Scripts needed to reproduce the results shown in a study of Hypoplectrus maya demography and speciation

Primary LanguageShell

hamlets_endemism

These scripts and resources are needed to reproduce the results of a study of Hypoplectrus maya demography and speciation. Software dependencies are listed in Suppl. Table 5 of the study's manuscript, and should be added to the $PATH variable for proper functioning of all scripts. In addition, the location of the GATK and Picard .jar files must be represented by specific environmental variables, $GATK and $PICARD, respectively. Due to constraints on file sizes and copyrights, most raw data and larger resources (e.g. genome assemblies, geographic maps) cannot be included in this repo. As such, they'll need to be downloaded from their respective sources:

Data Source Directory
H. maya & H. gemma Sequences ENA project number PRJEB29705 $WORK/0_data/1_fastq/
H. puella, H. nigricans, & H. unicolor sequences ENA project number PRJEB27858 $WORK/1_output/1.4_dedup/
H. puella reference genome ENA project number PRJEB27858 $WORK/0_data/0_resources/HP_genome_unmasked_01.fa
Belize Map shapefile GADM: https://gadm.org/download_country_v3.html $WORK/6_graphs/0_data/
Mexico Map shapefile GADM: https://gadm.org/download_country_v3.html $WORK/6_graphs/0_data/
Florida (USA) Map shapefile GADM: https://gadm.org/download_country_v3.html $WORK/6_graphs/0_data/
Coral Map shapefile UNEP-WCMC: http://data.unep-wcmc.org/datasets/1 $WORK/6_graphs/0_data/

Note that the Belizean H. puella, H. nigricans, & H. unicolor sequencing data will require pre-processing before placement in the directory above. The raw .fastq files must be converted to deduplicated .bam files, following https://git.geomar.de/puebla-lab/hamlets_ILD_vision_pigmentation.

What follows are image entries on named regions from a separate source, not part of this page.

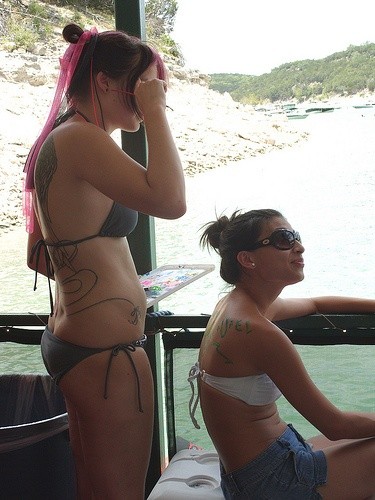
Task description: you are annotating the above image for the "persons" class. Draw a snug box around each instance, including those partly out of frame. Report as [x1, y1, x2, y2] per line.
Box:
[27, 23, 187, 500]
[197, 208, 375, 500]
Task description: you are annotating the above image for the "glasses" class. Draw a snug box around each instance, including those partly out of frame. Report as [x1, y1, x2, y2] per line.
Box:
[111, 88, 174, 117]
[253, 230, 301, 250]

Once it is properly placed in the $WORK/0_data/0_resources/ folder, the genome will need to be indexed with command bwa index HP_genome_unmasked_01.fa (a script suitable for cluster submission of this commanded is included in $WORK/1_genotyping-scripts/).

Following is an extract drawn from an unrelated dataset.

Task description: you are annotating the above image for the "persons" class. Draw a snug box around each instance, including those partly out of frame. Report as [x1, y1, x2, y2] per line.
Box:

Running all scripts in numerical order (i.e. folder 1_genotyping-scripts before 2_popgen-scripts, 1.1.loop_fq2ubam.sh before 1.2.loop_markAdapters.sh, and 1.9.1.subset_LGs.sh before 1.9.2.subset_allBP.sh) will create all figures presented in the manuscript. Specifically, data for each figure of the may be found in the following locations:

Figure Source
Table 1: $WORK/5_KH_analyses/out/fst/fst_globals.txt and $WORK/5_KH_analyses/out/tables/dxy.csv
Figure 1: $WORK/6_output/range_map.pdf
Figure 2: $WORK/6_output/divdif.pdf
Figure 3: $WORK/6_output/gemplusbel_msmc2_trimmed.pdf
Figure 4: $WORK/6_output/gemplusbel_crosscoal_joined_cowplot.pdf
Figure 5: $WORK/6_output/maybel_LDNe.pdf
Suppl. Fig. 1: $WORK/6_output/Bel_map.pdf
Suppl. Fig. 2: $WORK/6_output/FL_map.pdf
Suppl. Fig. 3: $WORK/6_output/FL_dens.pdf
Suppl. Fig. 4: $WORK/6_output/NMDS_hams.pdf
Suppl. Fig. 5: $WORK/5_KH_analyses/out/plots/fst_maya_only.png
Suppl. Fig. 6: $WORK/6_output/pi_plot.pdf
Suppl. Fig. 7: $WORK/6_output/roh_plot.pdf
Suppl. Fig. 8: $WORK/6_output/relatedness_mle_ajk.pdf
Suppl. Fig. 9: $WORK/6_output/gemplusbel_msmc2_full.pdf
Suppl. Fig. 10: $WORK/6_output/gemplusbel_msmc2_unmasked.pdf
Suppl. Fig. 11: $WORK/6_output/gemplusbel_smcpp.pdf
Suppl. Tab. 3: $WORK/5_KH_analyses/tables/outlier_table.tex
Suppl. Tab. 4: $WORK/3_output/3.3_phased_indiv_depths/phased.snps.idepth

Specific numerical values quoted in the manuscript text are drawn from the same datasets which generated these figures and tables. All those tables not included required no intermediate analysis steps, and have sources listed in the manuscript.

Note that scripts are not explicitly included for the recreation of LDNe analyses that ended in consistently infinite estimates (H. nigricans, H. puella, and H. unicolor analyses). To generate these results, edit 4.1.select_maybel_SNPs.sh such that the selected individuals (-sn <ID>) represent the desired group, and run all subsequent steps in LDNe analysis.